Research: /tmp/composer-research/r1-alignment-indices.md (DeepSeek V4 Pro,
2026-05-29).
Decision Drivers
- The loss already requires the indices; the collator must supply them or strict SDPO is unusable (it raises).
- The indices are derivable from masks the collator already computes correctly — no extra tokenizer calls, no new alignment logic.
- The contract must be forward-compatible: if the placeholder trick is ever dropped for dynamic-length alignment, distinct student/teacher indices still describe the alignment.

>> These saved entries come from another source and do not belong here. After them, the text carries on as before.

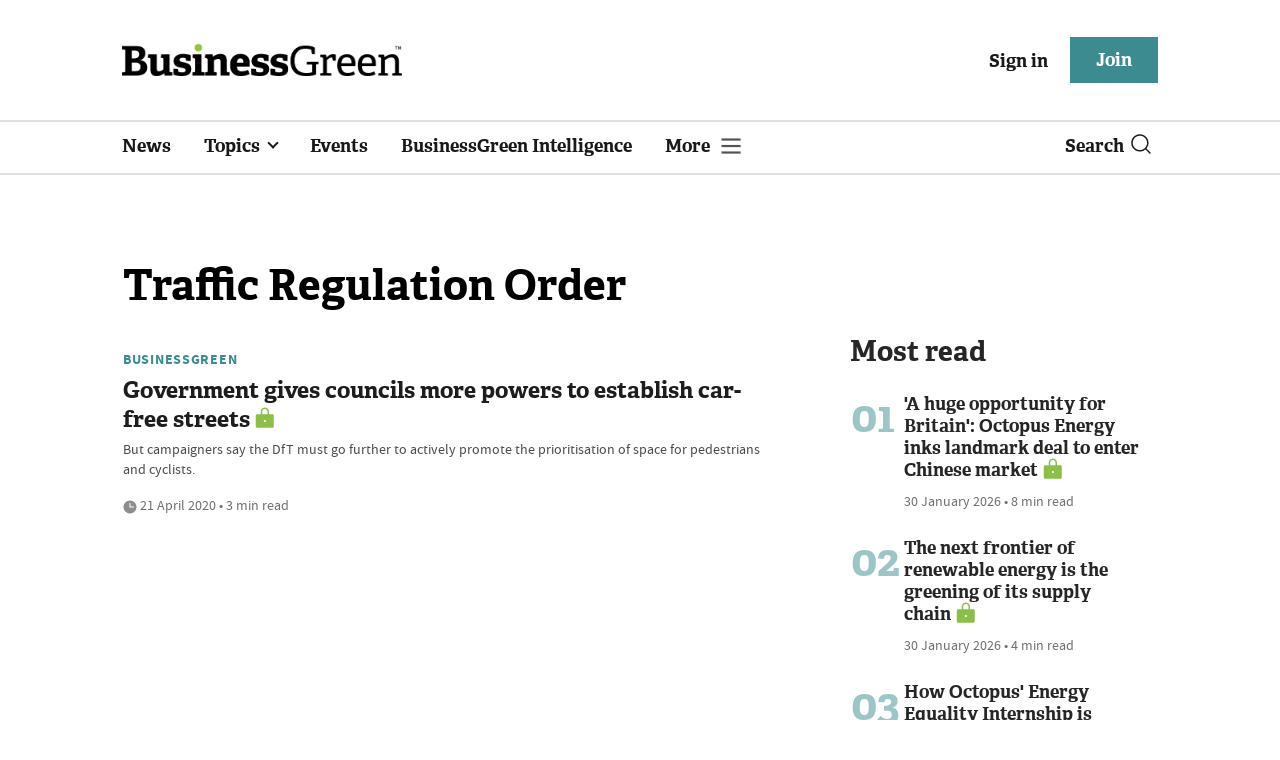

--- FILE ---
content_type: text/html; charset=utf-8
request_url: https://www.businessgreen.com/get_remote_component?id=4a751042-5670-9e34-bab5-e815fe7a79cc
body_size: 1197
content:
<!-- Component :: most_read_right--> 
  <div class="common-full-block ranked-articles-list single-col ">
    <div class="common-header-content">
      <div class="common-header">
        Most read
      </div>
    </div>
    <div class="row most-ranked-block">
        <div class="most-ranked-content col-lg-12 col-md-6 col-sm-6">
          <div class="most-ranked-left">01</div>
          <div class="most-ranked-right">
            <h4>    <a title="&#39;A huge opportunity for Britain&#39;: Octopus Energy inks landmark deal to enter Chinese market" class="lock" href="/news/4524963/octopus-energy-inks-landmark-deal-enter-chinese-market">&#39;A huge opportunity for Britain&#39;: Octopus Energy inks landmark deal to enter Chinese market</a>
</h4>
            <div class="published">
                30 January 2026


 •
              8 min read
            </div>
          </div>
        </div>
        <div class="most-ranked-content col-lg-12 col-md-6 col-sm-6">
          <div class="most-ranked-left">02</div>
          <div class="most-ranked-right">
            <h4>    <a title="The next frontier of renewable energy is the greening of its supply chain" class="lock" href="/opinion/4524846/frontier-renewable-energy-greening-supply-chain">The next frontier of renewable energy is the greening of its supply chain</a>
</h4>
            <div class="published">
                30 January 2026


 •
              4 min read
            </div>
          </div>
        </div>
        <div class="most-ranked-content col-lg-12 col-md-6 col-sm-6">
          <div class="most-ranked-left">03</div>
          <div class="most-ranked-right">
            <h4>    <a title="How Octopus&#39; Energy Equality Internship is busting myths around working in the low carbon economy" class="lock" href="/feature/4524501/octopus-energy-equality-internship-busting-myths-low-carbon-economy">How Octopus&#39; Energy Equality Internship is busting myths around working in the low carbon economy</a>
</h4>
            <div class="published">
                30 January 2026


 •
              10 min read
            </div>
          </div>
        </div>
        <div class="most-ranked-content col-lg-12 col-md-6 col-sm-6">
          <div class="most-ranked-left">04</div>
          <div class="most-ranked-right">
            <h4>    <a title="UK sets fresh record with 2.6 GW of new solar deployed in 2025" class="lock" href="/news/4524943/uk-sets-fresh-record-26-gw-solar-deployed-2025">UK sets fresh record with 2.6 GW of new solar deployed in 2025</a>
</h4>
            <div class="published">
                30 January 2026


 •
              4 min read
            </div>
          </div>
        </div>
        <div class="most-ranked-content col-lg-12 col-md-6 col-sm-6">
          <div class="most-ranked-left">05</div>
          <div class="most-ranked-right">
            <h4>    <a title="Offshore Renewable Energy Catapult kicks off annual offshore wind accelerator programme" class="lock" href="/news/4524952/offshore-renewable-energy-catapult-kicks-annual-offshore-wind-accelerator-programme">Offshore Renewable Energy Catapult kicks off annual offshore wind accelerator programme</a>
</h4>
            <div class="published">
                30 January 2026


 •
              2 min read
            </div>
          </div>
        </div>
    </div>
  </div>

- Ragged K (different rows have different #error-turn tokens) must be handled without silent padding-token contributions to the JSD.
Considered Options
- A. Derive indices on-the-fly inside the loss from
sdpo_loss_mask— couples the loss to the collator's placeholder implementation detail; rejected. - B. Collator emits explicit
student/teacher_response_idx+*_validmasks, derived from the existing chat-aligned masks (chosen). - C. Drop the index requirement, revert to shape-check — re-opens the P0 the review caught; rejected.
Decision Outcome
Chosen: Option B. The collator emits four new batch keys when SDPO is active:
student_response_idx (B, K_max), teacher_response_idx (B, K_max),
student_response_valid (B, K_max bool), teacher_response_valid (B, K_max bool).
A _mask_to_padded_indices(mask, pad_sentinel=-1) helper converts a (B, T)
response mask to a padded (B, K_max) index tensor + validity mask (sentinel -1
for ragged padding). The loss masks sentinel positions by building an
aligned_labels tensor (1 where valid, -100 elsewhere) passed to
generalized_jsd_loss (which already honors the -100 ignore convention).
Consequences
- Positive: strict SDPO works against the real collator; the silent-misalignment P0 stays closed; no extra forward/tokenizer passes.
- Positive: forward-compatible — distinct indices survive a non-placeholder future.
- Neutral: a debug-mode assertion
(s_idx == t_idx)[valid].all()can verify the placeholder trick is still intact when sequences are same-length. - Negative: +4 batch keys; documented in the collator output contract.
Acceptance gate (must be green before status flips to accepted)
-
_mask_to_padded_indicesimplemented; ragged-K rows pad to K_max with sentinel -1 + a*_validbool tensor. Unit test: 2 rows with K=3 and K=1 → (2, 3) idx with row-1 tail = -1 and valid[1] = [T,F,F]. -
ComposerDataCollator.__call__emits the 4 keys wheneversdpo_loss_mask+response_maskare present. Unit test asserts presence + shapes + thatstudent_response_idx == teacher_response_idxat valid positions for the same-length placeholder path. -
_compute_sdpo_lossmasks sentinels viaaligned_labels(1/-100); a sentinel position contributes 0 to the JSD. Unit test: a 2-row batch with ragged K produces a finite loss and the K=1 row's padding doesn't leak. - End-to-end: real
ComposerDataCollator(with a stub tokenizer + a hint generator) → batch →_compute_sdpo_lossruns in strict mode without raising and returns a finite, positive loss. (This is the regression the ADR closes — it must be a test, not a claim.) - No regression: the existing alignment tests in
test_dr_grpo_config_and_alignment.pystill pass.
More Information
/tmp/composer-research/r1-alignment-indices.md— full design + code sketch.- ADR-008 — the strict-guard fix this ADR completes (amends).
composer_replication/trainer/data_collator.py_build_chat_aligned_mask,_build_aligned_student_for_sdpo.